La restructuration de la dette vise à faciliter le paiement du service de la dette par une réduction du fardeau et des conditions de remboursement plus favorables (durée, taux d’intérêt). Si elle a des avantages liés à la bouffée d’oxygène temporaire (réanimation), ses conséquences sur l’économie peuvent être désastreuses, surtout si on rate le moment idéal comme c’est le cas pour le Sénégal.
✍️ DES INDICATEURS DE RISQUE PREOCCUPANTS
Avec 132% de ratio dette/PIB et un service de la dette de 5 500 milliards FCFA en 2026 pour des recettes internes de 5 750 et des recettes budgetaires totales de 6 188 milliards, la situation est préoccupante.
L’analyse des indicateurs de risque donne des frissons :
- le risque de refinancement est inquiétant avec 18% de la dette qui est exigible dans un an (le seuil tolérable est autour de 10%);
- les intérêts représentent 7% du PIB alors qu’ils ne devraient pas dépasser 3% du PIB pour un pays en développement;
- le taux d’intérêt moyen est élevé (7%) et supérieur au taux de croissance moyen au Sénégal (5%);
- le risque de taux d’intérêt est pesant avec 30% de la dette qui nécessite une renégociation du taux d’intérêt (dette à refixer dans un an);
- les intérêts et commissions ont augmenté de 27% par rapport à 2025.
✍️ STRUCTURER LE DEBAT SUR LA RESTRUCTURATION
On doit s’entendre sur le fait que le débat ne doit se fonder sur les avantages et inconvénients théoriques ou absolus de la restructuration, mais sur l’analyse de la particularité du cas sénégalais.
En effet, si la restructuration avait été décidée juste après la divulgation de la dette cachée en Septembre 2024, ses inconvénients auraient été attenués par le fait qu’on l’aurait assimilé à un « rebasing de la dette » qui n’est pas imputable au gouvernement actuel puisqu’il s’agissait d’un exercice de transparence.

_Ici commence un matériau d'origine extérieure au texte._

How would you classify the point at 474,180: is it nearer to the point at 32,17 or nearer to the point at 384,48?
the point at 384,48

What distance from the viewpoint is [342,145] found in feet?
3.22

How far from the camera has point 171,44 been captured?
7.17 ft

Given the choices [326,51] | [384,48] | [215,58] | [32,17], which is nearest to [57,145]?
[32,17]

Si on l’avait fait en début 2025, certains investisseurs pourraient encore soutenir le Sénégal avec enthousiasme, même pendant la période de négociations avec les créanciers. Mais ça n’a pas été fait pour des raisons exposées par l’Etat du Sénégal.
✍️ POURQUOI LE TIMING N’EST PLUS FAVORABLE A UNE RESTRUCTURATION ?

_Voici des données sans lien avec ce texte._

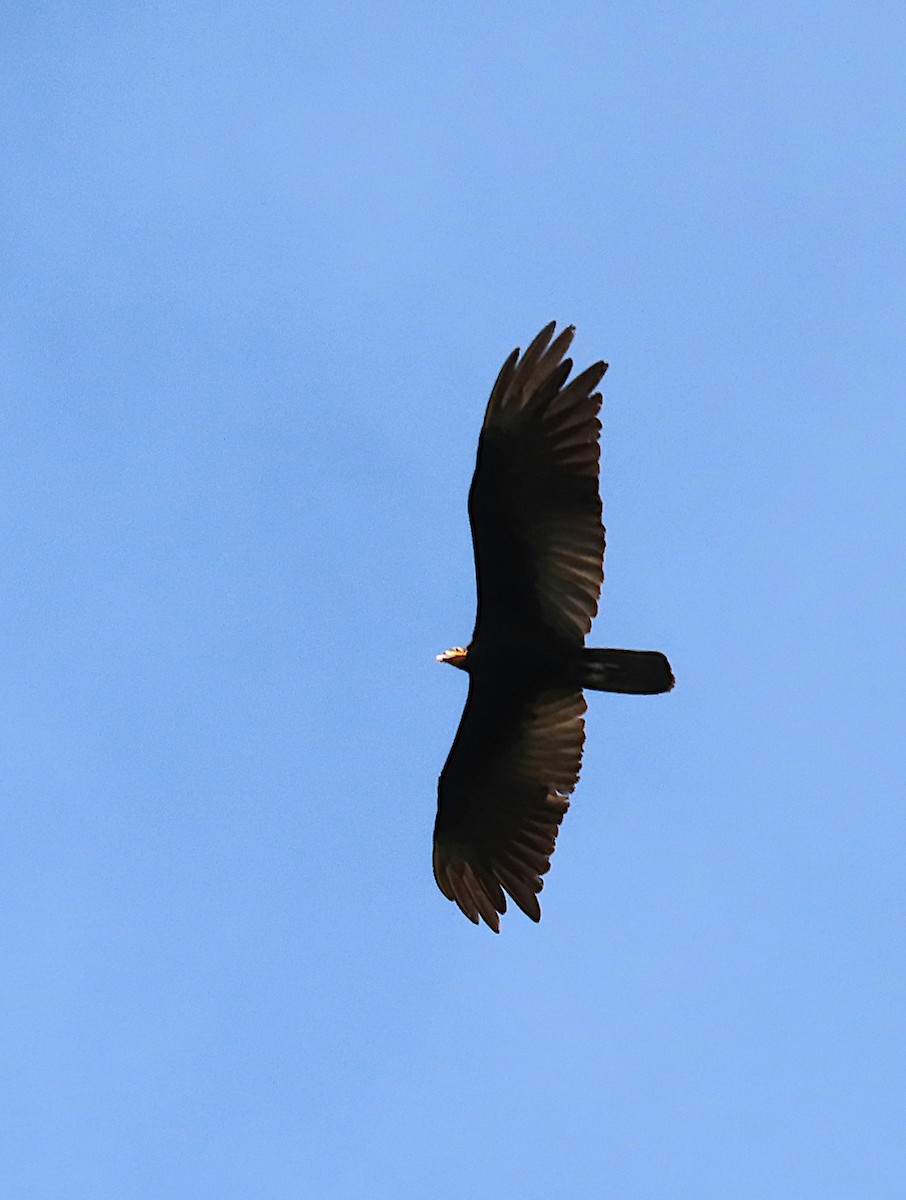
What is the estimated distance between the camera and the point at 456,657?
1398 cm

Le Sénégal n’a pas opté pour la restructuration depuis le départ et a donné des éléments pour défendre la soutenabilité de sa dette. D’ailleurs officiellement c’est à l’horizon 2027 que le pays retrouvera un déficit budgétaire de 3%. Il serait incohérent de demander en même temps la restructuration. L’accepter aujourd’hui peut s’avérer catastrophique en termes perte de confiance des investisseurs. Comme le dit le prix Nobel Kenneth Arrow, la confiance est un lubrifiant pour l’économie, c’est même une institution invisble qui régit le développement économique. Aller vers la restructuration c’est reconnaître son incapacité à respecter ses engagements. De facto on perd la confiance des investisseurs pour 2 à 3 ans au minimum et le processus peut être long puisqu’il faut négocier avec les créanciers pour s’entendre sur de nouvelles conditions de remboursement.

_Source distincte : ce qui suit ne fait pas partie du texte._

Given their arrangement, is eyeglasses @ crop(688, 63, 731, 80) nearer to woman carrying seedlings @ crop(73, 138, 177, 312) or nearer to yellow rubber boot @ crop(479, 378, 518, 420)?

Ce qui complique le cas du Sénégal, c’est que la dette commerciale a pris le dessus sur la dette concessionnelle (conditions plus douces et créanciers plus comprehensifs). Il se trouve que la dette a considérablement augmenté entre temps. Rien qu’en 2025, le pays a mobilisé presque 4 000 milliards FCFA sur le marché régional à travers 4 appels publics à l’épargne (APE) et des adjudications. Il vient de lancer ce 26 Fevrier son premier APE de l’année 2026 pour un montant de 200 milliards FCFA.
Au regard éléments précédents, le Sénégal peut jouer sur les leviers suivants :
- convaincre le FMI pour une gestion isolée de la partie dite cachée de la dette ;
- reprofiler la dette de manière à aménager des espaces budgétaires ;
- assurer une bonne mobilisation de ressources internes;
- utiliser avec plus de prudence le levier des APE pour éviter l’effet d’éviction sur les investissements privés, l’Etat ne devant pas entrer en concurrence avec les entreprises.